The State of Oklahoma, in partnership with Tulsa-based Family & Children's Services, has announced a pay-for-success (PFS) contract with Women in Recovery aimed at reducing the female incarceration rate in the state, the highest in the nation.
Established in 2009, Women in Recovery is an intensive outpatient alternative for women facing long-term prison sentences for drug-related offenses. The program works closely with the criminal justice system and multiple community partners to ensure that program participants receive supervision, substance abuse and mental health treatment, workforce readiness training, and assistance with parent-child reunification, equipping them with the skills they need to become productive members of society. The PFS contract with the state will enable WIR to expand its services to up to a hundred and twenty-five women annually for up to five years.
According to the agreement, the state will require Family & Children's Services to secure at least $2 million in capital to fund the WIR program each year of the five-year term of the agreement before the contract can be renewed. To reduce the financial risk for the state and assure the continued financial solvency of WIR, the George Kaiser Family Foundation will continue to provide $1.8 million a year to organizations working to address the high rate of female incarceration in Tulsa County, including WIR. The funding from the foundation allows for payments from the state to be re-invested directly into a program as milestones are achieved.
Because payments are only made when program outcomes are achieved, the pay-for-success model transfers risk from taxpayers to the private sector, allowing a state like Oklahoma to pursue promising interventions while realizing long-term cost savings.
"Since we established the program in 2009, Women in Recovery has served more than five hundred and seventy women, impacting the lives of more than twelve hundred children," said WIR senior executive program director Mimi Tarrasch. "Through trauma informed, gender-responsive treatment combined with evidenced-based programming, we are able to transform the lives of WIR women and their families. They return to their communities more productive and able to provide for themselves and their children. This contract is a great step forward for funding effective alternatives to incarceration."

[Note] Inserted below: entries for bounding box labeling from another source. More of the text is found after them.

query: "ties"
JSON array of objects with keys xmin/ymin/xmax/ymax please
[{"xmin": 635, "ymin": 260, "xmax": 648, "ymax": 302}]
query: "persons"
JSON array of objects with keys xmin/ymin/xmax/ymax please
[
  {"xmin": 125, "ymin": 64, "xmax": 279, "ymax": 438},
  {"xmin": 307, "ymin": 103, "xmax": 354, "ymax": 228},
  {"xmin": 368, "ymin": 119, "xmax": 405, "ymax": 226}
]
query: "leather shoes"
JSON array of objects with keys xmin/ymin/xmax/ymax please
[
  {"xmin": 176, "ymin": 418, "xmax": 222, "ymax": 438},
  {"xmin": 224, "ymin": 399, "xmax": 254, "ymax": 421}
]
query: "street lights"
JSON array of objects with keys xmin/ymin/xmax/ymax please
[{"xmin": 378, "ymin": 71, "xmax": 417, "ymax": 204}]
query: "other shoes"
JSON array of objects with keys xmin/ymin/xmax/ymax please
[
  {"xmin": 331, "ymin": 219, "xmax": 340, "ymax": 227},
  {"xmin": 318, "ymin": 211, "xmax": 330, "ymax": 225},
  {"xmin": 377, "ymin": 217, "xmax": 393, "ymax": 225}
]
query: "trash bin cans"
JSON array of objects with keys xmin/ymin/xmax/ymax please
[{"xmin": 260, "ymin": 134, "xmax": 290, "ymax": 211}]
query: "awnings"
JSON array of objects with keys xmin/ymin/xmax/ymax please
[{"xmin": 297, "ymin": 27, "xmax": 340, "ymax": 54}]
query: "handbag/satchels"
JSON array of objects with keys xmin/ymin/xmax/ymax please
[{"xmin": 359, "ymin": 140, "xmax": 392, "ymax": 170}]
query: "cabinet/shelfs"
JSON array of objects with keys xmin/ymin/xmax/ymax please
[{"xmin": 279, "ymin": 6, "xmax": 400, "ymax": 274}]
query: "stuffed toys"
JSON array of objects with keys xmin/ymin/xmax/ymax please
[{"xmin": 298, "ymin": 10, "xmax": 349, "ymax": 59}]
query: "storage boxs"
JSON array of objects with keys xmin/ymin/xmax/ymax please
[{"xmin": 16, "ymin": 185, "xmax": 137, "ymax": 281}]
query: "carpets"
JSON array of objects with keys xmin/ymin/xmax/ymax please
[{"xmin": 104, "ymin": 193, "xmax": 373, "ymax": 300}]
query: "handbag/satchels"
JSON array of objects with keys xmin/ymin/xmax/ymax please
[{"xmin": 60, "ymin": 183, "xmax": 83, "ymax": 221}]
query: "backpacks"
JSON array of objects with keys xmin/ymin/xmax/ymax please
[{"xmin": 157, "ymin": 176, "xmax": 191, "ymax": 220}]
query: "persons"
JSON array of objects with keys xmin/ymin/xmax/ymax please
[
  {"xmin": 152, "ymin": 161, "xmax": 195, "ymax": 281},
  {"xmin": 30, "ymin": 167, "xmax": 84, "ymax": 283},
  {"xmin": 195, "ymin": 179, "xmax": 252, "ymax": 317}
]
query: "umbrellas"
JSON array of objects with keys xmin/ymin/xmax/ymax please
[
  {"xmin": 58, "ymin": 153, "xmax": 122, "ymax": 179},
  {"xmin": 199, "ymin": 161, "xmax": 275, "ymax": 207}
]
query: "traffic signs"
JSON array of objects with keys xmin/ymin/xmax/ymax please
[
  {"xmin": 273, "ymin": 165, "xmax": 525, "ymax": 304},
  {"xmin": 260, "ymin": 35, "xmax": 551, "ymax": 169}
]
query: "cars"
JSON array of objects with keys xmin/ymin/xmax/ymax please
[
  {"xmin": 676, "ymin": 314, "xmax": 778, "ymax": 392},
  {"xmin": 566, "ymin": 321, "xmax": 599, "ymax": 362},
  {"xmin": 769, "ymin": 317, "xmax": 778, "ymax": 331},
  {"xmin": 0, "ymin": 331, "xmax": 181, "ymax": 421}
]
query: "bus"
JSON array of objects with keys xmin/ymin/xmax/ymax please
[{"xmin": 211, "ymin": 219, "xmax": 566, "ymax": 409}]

"Pay for Success helps drive resources to effective programs that serve some of our society's most vulnerable communities," said Tracy Palandjian, co-founder and CEO of Social Finance, which served as an advisor on the project. "Pay for Success is essentially about ensuring value for taxpayers—not only because government just pays for programs that make an impact, but also because these projects encourage investments in prevention. That's smart government at work."